Kiev's prime minister said the remains of some 250 victims of the 298 killed when the flight went down last week, apparently shot by a surface-to-air missile, had been recovered and moved to train cars, and could be transferred to the Netherlands.
But the bodies are in rebel-held territory where Kiev holds no sway, near the city of Donetsk where intense shelling broke out again on Monday.
The UN Security Council is expected today to adopt an Australia-backed resolution demanding that pro-Russian separatists grant unrestricted access to the crash site for international experts.
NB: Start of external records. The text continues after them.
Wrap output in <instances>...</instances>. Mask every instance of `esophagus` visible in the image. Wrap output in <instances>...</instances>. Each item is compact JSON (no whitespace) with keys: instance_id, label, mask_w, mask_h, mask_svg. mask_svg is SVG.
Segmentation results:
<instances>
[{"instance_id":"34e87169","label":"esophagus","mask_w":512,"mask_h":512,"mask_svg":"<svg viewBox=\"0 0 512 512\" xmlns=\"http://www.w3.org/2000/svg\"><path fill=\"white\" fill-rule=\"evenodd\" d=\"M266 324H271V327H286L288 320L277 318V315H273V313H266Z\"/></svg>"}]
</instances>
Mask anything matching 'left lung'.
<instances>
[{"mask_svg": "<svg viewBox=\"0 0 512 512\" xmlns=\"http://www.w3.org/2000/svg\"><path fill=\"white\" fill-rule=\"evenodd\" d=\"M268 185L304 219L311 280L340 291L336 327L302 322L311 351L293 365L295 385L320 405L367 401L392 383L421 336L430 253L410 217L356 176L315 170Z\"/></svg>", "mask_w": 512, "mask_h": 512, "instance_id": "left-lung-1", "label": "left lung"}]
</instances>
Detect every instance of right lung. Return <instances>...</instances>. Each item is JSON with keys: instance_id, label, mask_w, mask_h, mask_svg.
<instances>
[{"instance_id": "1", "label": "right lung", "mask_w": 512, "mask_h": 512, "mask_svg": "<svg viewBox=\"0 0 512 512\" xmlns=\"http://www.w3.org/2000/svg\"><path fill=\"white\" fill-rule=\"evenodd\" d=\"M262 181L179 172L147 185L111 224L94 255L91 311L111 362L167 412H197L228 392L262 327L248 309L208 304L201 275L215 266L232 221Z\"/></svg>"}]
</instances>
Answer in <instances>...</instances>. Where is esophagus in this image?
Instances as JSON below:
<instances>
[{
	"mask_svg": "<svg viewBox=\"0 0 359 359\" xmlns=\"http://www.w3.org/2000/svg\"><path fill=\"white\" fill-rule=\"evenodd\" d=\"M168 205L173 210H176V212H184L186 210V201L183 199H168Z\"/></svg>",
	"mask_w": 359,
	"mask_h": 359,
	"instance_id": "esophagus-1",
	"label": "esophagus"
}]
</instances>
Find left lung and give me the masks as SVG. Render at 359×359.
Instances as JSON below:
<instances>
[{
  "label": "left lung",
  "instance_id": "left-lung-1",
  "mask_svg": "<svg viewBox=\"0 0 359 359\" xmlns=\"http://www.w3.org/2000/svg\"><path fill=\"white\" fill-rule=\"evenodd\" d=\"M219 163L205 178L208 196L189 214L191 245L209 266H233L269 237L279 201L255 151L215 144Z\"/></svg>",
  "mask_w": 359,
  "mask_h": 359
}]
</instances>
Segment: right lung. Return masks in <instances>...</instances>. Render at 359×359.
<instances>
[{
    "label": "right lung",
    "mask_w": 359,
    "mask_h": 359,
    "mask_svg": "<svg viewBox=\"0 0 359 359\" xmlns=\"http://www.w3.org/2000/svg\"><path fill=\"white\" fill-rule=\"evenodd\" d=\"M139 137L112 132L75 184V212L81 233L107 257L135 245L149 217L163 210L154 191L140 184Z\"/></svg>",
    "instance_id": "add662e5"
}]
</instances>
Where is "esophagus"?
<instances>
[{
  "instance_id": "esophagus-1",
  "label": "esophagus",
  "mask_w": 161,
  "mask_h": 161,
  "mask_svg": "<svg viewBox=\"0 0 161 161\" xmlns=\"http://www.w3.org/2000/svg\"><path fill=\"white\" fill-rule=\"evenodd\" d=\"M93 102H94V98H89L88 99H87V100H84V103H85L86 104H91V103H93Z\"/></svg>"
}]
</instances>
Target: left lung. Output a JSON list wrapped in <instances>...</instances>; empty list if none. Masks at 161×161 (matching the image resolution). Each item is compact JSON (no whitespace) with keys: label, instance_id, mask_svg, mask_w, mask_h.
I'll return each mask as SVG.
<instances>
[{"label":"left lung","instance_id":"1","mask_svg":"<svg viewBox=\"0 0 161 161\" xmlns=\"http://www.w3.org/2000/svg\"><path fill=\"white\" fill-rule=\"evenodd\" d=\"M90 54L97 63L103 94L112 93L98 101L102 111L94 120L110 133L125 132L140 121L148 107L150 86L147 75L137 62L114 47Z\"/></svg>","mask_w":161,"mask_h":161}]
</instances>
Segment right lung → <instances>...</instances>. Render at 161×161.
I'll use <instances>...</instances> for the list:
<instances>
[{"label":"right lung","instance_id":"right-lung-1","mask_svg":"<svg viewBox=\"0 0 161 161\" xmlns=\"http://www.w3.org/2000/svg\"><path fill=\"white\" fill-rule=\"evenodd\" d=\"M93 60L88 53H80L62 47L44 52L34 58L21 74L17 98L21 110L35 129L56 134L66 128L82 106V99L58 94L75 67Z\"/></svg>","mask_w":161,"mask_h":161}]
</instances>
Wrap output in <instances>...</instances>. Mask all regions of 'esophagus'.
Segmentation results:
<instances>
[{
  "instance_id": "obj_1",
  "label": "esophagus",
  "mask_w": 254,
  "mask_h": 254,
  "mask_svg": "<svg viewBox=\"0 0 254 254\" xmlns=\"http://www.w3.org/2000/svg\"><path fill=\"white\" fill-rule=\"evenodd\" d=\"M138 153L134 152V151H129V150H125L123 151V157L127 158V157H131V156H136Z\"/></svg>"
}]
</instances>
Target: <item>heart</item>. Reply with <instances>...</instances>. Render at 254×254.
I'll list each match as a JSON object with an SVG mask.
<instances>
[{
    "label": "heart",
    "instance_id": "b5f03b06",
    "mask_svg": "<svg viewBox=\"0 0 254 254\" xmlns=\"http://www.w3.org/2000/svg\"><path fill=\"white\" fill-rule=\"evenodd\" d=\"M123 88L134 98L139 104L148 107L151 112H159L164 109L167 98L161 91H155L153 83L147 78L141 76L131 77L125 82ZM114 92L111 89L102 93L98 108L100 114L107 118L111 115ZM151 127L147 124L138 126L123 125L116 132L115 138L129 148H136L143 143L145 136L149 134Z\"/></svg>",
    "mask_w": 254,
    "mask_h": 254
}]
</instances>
Patience was wearing thin over Moscow's stance, even as President Vladimir Putin pledged Russia would do "everything in its power" to resolve the Ukrainian conflict and to open access to the site.
The under-fire Russian leader appeared to seek to temper world fury after Washington said it had overwhelming evidence the missile system used to shoot down the Malaysia Airlines jet was transferred from Russia to the rebels.
After speaking with Putin, Australian Prime Minister Tony Abbott noted he had "said all the right things" but that he would "hold the president to his word".
"That is certainly my intention, and it should be the intention of the family of nations to hold the president to his word," Abbott said, as concerns rose over tampering with evidence including the victims' remains and the plane's black boxes.
Twenty-eight Australian nationals and nine residents were among the passengers from a dozen countries on the doomed flight.
At the Torez station, close to Donetsk, an AFP reporter witnessed the Dutch investigators, wearing masks and headlights, open each of the train wagons holding the remains of recovered bodies, amid an overpowering stench.